### What to produce
Return the part of the dendrimer study text that runs from "Keywords: Amyotrophic lateral" up to and including "junction (NJM); mGluR3.", copied word for word.

Dendrimer-2PMPA Delays Muscle Function Loss and Denervation in a Murine Model of Amyotrophic Lateral Sclerosis

Abstract

Amyotrophic lateral sclerosis (ALS) is a devastating neurodegenerative disease where muscle weakness and neuromuscular junction (NMJ) denervation precede motor neuron cell death. Although acetylcholine is the canonical neurotransmitter at the mammalian NMJ synapse, glutamate has recently been identified as a critical neurotransmitter for NMJ development and maintenance. One source of glutamate is through the catabolism of N-acetyl-aspartyl-glutamate (NAAG), which is found in mM concentrations in mammalian motoneurons, where it is released upon stimulation and hydrolyzed to glutamate by the glial enzyme glutamate carboxypeptidase II (GCPII). Using the SOD1^G93A model of ALS, we found an almost fourfold elevation of GCPII enzymatic activity in SOD1^G93A versus WT muscle and a robust increase in GCPII expression which was specifically associated with activated macrophages infiltrating the muscle. 2-(Phosphonomethyl)pentanedioic acid (2PMPA) is a potent GCPII inhibitor which robustly blocks glutamate release from NAAG but is highly polar with limited tissue penetration. To improve this, we covalently attached 2PMPA to a hydroxyl polyamidoamine (PAMAM-G4-OH) dendrimer delivery system (D-2PMPA) which is known to target activated macrophages in affected tissues. Systemic D-2PMPA therapy (20 mg/kg 2PMPA equivalent; IP 2 × /week) was found to localize in muscle macrophages in SOD1^G93A mice and completely normalize the enhanced GCPII activity. Although no changes in body weight or survival were observed, D-2PMPA significantly improved grip strength and inhibited the loss of NMJ innervation in the gastrocnemius muscles. Our finding that inhibiting elevated GCPII activity in SOD1^G93A muscle can prolong muscle function and delay NMJ denervation may have early therapeutic implications for ALS patients.

Keywords: Amyotrophic lateral sclerosis; Dendrimer; Glutamate; Glutamate carboxypeptidase II (GCPII); N-acetyl-aspartyl-glutamate (NAAG); NMDA; Neuroinflammation; Neuromuscular junction (NJM); mGluR3.

### Extracted information

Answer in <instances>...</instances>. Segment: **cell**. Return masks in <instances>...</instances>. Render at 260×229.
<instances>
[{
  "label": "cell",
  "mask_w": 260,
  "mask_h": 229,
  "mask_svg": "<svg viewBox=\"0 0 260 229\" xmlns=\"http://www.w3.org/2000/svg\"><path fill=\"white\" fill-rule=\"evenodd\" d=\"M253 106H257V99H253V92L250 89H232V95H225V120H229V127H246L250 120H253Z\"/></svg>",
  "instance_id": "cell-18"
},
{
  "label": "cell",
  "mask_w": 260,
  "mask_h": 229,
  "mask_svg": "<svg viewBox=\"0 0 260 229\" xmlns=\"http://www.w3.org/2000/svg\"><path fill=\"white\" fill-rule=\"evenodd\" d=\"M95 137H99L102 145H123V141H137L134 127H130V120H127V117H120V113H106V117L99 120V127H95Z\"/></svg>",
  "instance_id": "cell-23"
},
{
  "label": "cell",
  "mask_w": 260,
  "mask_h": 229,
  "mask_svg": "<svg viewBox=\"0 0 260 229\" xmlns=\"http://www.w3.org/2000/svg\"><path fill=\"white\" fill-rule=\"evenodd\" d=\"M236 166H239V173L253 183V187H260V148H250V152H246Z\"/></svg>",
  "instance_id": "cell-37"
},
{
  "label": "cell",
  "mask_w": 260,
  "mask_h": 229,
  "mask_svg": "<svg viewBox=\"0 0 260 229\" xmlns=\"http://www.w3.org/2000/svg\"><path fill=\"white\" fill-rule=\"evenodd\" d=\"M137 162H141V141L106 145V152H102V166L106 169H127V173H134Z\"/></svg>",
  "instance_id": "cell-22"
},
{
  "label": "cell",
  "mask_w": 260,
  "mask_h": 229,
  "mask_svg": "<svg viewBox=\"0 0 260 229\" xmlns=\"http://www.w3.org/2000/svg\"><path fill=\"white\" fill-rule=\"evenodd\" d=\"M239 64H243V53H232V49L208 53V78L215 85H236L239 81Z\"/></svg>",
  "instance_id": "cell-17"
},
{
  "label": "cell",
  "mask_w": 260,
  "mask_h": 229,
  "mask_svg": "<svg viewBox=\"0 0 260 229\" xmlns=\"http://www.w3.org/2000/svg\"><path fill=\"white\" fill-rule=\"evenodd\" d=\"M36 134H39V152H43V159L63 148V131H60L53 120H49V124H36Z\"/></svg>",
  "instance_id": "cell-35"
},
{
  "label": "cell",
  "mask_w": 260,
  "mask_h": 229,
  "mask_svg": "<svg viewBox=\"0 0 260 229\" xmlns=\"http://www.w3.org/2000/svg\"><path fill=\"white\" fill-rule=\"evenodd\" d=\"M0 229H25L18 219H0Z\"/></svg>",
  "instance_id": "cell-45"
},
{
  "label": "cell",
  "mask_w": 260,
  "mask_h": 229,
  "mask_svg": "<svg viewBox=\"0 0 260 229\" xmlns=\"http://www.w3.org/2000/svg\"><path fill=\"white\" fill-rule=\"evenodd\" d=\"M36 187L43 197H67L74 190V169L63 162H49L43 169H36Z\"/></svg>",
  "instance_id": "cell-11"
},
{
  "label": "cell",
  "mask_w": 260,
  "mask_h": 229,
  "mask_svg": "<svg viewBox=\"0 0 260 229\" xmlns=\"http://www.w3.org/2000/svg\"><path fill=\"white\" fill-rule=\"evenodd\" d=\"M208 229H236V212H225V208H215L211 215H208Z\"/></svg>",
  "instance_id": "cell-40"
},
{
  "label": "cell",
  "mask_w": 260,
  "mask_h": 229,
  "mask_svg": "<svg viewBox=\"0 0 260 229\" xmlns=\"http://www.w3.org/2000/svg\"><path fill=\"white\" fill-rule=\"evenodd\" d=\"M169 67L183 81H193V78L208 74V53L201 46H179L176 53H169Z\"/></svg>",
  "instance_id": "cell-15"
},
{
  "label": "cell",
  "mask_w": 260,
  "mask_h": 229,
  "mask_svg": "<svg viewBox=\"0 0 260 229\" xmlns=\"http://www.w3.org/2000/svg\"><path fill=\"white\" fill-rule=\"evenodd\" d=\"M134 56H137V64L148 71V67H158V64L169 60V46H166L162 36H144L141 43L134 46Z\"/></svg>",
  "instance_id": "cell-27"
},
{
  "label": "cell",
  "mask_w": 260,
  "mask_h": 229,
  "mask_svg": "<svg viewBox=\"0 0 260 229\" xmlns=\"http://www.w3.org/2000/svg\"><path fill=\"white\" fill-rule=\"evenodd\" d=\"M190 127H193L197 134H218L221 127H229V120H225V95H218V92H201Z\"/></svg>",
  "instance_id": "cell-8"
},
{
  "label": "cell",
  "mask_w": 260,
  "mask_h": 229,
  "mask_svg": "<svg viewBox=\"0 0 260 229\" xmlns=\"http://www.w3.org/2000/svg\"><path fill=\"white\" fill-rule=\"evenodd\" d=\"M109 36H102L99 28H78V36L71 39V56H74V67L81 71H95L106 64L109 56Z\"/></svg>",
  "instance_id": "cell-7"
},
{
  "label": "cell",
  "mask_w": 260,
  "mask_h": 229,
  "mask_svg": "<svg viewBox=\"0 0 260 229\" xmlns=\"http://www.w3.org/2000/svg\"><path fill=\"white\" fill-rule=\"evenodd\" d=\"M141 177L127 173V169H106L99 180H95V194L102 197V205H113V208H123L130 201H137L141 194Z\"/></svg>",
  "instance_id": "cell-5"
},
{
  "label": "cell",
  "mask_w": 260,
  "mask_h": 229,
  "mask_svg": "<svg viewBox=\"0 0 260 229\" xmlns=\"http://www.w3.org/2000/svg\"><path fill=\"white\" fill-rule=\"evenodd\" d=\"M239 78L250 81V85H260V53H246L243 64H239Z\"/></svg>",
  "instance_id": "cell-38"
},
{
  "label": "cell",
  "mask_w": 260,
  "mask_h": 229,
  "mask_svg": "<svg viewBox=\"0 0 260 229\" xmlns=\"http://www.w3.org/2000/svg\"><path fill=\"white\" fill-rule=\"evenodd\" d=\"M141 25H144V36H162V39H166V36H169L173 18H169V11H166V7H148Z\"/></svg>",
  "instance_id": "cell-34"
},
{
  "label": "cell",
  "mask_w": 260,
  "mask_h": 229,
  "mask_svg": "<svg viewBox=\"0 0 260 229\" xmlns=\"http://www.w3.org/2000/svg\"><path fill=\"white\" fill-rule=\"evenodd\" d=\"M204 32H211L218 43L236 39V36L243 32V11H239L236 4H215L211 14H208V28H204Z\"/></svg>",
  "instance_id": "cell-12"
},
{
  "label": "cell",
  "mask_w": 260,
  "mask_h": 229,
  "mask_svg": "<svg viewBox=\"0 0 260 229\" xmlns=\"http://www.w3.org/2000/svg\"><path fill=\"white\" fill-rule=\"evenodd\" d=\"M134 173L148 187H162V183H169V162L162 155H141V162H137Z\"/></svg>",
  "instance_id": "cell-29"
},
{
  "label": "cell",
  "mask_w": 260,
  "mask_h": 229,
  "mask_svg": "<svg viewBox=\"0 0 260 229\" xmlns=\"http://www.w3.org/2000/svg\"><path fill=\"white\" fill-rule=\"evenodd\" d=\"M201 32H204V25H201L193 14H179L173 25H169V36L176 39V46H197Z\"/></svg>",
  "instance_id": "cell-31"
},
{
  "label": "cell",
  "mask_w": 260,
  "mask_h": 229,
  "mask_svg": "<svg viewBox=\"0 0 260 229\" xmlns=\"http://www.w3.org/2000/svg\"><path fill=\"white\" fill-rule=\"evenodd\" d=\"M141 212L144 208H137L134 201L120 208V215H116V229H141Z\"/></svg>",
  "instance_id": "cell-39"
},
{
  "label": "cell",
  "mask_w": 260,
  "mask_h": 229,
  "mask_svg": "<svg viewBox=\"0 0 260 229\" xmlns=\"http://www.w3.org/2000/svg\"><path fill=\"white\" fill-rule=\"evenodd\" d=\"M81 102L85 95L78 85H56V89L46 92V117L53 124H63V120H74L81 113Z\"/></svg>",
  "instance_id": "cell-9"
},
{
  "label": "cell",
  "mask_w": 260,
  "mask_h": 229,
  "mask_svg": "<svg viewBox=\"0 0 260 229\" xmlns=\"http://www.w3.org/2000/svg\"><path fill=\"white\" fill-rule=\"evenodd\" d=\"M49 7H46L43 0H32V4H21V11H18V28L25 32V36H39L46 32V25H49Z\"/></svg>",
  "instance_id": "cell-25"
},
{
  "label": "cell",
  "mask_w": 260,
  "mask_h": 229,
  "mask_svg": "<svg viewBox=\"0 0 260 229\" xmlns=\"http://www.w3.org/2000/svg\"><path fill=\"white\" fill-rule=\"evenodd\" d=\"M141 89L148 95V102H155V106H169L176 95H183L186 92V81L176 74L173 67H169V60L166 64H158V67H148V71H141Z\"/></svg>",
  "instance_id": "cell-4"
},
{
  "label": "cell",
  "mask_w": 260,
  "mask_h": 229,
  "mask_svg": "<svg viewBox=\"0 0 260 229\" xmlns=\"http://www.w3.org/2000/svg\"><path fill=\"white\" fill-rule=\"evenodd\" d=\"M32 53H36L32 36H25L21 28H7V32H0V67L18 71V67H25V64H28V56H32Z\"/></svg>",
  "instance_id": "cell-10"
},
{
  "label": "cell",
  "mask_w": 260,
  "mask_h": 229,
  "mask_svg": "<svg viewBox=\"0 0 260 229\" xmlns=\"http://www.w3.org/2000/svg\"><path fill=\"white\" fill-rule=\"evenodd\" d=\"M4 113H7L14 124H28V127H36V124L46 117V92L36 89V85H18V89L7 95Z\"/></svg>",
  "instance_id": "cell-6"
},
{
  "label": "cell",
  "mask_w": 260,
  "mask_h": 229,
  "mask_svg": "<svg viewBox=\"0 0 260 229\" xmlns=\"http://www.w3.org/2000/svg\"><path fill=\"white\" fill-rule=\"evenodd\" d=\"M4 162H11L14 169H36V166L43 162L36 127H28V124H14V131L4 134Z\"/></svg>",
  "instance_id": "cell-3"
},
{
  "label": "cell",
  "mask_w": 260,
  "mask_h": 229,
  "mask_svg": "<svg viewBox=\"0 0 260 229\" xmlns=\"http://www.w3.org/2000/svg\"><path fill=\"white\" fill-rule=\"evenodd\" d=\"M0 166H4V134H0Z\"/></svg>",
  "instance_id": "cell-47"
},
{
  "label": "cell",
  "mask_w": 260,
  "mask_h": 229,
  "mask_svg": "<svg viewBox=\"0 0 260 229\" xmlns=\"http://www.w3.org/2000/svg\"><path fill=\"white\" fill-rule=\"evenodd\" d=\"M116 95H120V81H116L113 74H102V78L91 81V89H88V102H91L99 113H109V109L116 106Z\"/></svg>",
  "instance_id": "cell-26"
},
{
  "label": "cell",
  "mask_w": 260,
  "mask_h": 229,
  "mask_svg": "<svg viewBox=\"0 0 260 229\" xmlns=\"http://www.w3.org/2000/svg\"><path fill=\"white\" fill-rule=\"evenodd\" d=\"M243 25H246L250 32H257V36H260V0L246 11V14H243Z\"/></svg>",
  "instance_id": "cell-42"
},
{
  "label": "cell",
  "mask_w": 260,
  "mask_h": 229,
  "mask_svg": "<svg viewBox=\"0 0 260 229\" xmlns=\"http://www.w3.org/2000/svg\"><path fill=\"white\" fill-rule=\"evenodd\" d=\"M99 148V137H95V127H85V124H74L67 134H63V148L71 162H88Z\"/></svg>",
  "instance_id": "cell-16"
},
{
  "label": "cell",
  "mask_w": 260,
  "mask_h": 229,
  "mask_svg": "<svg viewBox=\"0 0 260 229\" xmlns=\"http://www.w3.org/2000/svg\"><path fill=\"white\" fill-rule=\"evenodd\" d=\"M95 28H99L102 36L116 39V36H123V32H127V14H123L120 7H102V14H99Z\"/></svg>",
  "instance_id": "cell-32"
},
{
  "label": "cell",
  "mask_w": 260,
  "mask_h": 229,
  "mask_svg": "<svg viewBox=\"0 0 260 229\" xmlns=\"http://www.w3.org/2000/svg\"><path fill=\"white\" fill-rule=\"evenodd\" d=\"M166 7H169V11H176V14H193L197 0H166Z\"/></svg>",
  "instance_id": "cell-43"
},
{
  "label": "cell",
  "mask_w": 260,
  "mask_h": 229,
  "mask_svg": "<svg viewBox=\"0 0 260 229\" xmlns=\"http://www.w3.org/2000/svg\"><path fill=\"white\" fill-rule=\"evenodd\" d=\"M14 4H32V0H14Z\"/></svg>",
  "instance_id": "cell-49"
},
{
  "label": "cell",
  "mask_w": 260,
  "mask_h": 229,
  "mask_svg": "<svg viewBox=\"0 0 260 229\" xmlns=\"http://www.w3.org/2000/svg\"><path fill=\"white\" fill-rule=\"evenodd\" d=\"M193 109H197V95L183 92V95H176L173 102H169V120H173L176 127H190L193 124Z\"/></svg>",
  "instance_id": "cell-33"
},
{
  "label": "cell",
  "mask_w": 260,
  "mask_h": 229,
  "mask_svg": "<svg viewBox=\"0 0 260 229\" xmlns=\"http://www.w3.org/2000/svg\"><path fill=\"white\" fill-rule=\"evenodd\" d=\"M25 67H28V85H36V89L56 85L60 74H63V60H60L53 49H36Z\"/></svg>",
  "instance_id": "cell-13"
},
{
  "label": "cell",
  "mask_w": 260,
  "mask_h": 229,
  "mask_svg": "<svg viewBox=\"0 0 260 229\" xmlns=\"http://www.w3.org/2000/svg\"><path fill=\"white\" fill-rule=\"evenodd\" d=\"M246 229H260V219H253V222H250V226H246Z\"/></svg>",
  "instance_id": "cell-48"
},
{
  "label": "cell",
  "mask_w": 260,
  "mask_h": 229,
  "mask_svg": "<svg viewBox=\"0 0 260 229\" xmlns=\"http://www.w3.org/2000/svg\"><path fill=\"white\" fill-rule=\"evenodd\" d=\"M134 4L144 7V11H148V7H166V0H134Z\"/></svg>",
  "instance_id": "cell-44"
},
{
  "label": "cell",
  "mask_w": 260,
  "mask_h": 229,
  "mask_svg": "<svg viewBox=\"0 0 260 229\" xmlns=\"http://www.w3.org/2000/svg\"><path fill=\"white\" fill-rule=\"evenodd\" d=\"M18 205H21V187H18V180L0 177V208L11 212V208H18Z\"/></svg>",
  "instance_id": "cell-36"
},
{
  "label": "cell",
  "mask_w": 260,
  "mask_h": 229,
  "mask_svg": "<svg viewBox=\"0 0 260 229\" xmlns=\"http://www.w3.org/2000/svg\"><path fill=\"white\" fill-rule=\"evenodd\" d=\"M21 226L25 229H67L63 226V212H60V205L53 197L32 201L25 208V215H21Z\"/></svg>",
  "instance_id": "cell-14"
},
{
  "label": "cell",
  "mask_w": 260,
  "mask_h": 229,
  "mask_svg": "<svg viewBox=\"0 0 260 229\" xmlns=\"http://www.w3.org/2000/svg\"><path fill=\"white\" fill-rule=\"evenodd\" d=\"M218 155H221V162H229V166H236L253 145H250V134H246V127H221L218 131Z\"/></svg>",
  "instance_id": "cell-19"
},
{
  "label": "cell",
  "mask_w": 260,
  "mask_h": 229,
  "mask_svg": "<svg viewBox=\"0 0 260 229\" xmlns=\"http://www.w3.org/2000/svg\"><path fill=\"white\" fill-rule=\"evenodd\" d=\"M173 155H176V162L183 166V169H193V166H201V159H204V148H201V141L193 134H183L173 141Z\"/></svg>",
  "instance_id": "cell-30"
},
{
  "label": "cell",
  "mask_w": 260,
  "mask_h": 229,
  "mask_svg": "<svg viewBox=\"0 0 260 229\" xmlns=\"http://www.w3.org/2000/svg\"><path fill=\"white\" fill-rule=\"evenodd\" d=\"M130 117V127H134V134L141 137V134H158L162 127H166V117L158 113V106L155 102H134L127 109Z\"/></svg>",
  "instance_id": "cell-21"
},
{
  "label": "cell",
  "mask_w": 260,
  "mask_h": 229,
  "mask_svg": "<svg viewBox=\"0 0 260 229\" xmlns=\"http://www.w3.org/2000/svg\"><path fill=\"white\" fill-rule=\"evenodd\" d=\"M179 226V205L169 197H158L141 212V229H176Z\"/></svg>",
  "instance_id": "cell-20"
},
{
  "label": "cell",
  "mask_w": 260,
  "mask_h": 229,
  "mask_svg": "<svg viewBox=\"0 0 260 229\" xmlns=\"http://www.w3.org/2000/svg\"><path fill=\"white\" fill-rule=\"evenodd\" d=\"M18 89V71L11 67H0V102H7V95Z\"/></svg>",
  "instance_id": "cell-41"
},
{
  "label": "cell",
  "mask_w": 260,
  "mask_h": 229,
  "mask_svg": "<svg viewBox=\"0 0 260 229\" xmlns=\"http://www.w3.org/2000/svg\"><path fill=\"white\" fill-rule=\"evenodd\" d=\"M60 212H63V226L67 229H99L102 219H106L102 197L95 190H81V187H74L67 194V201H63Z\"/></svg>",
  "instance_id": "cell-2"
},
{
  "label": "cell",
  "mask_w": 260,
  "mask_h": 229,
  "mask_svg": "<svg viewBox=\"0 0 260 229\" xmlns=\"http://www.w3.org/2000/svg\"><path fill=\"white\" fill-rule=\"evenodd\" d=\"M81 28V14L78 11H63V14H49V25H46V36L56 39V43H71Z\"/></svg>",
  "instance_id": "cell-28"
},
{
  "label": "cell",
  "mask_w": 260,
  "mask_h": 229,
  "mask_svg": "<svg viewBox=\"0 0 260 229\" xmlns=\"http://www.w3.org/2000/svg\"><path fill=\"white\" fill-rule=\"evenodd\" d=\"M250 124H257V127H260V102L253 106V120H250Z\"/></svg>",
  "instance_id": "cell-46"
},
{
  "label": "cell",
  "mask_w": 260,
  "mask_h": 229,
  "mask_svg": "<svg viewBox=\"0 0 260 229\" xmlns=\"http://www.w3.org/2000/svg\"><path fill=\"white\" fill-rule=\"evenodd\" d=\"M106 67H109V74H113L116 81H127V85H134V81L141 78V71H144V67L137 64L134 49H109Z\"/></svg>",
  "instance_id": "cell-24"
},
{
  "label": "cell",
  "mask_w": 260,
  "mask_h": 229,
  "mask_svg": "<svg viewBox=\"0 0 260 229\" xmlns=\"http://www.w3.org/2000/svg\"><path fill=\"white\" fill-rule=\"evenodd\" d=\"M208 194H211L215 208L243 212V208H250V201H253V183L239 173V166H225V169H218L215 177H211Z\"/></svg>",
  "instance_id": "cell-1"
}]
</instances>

### Exercise answer
Keywords: Amyotrophic lateral sclerosis; Dendrimer; Glutamate; Glutamate carboxypeptidase II (GCPII); N-acetyl-aspartyl-glutamate (NAAG); NMDA; Neuroinflammation; Neuromuscular junction (NJM); mGluR3.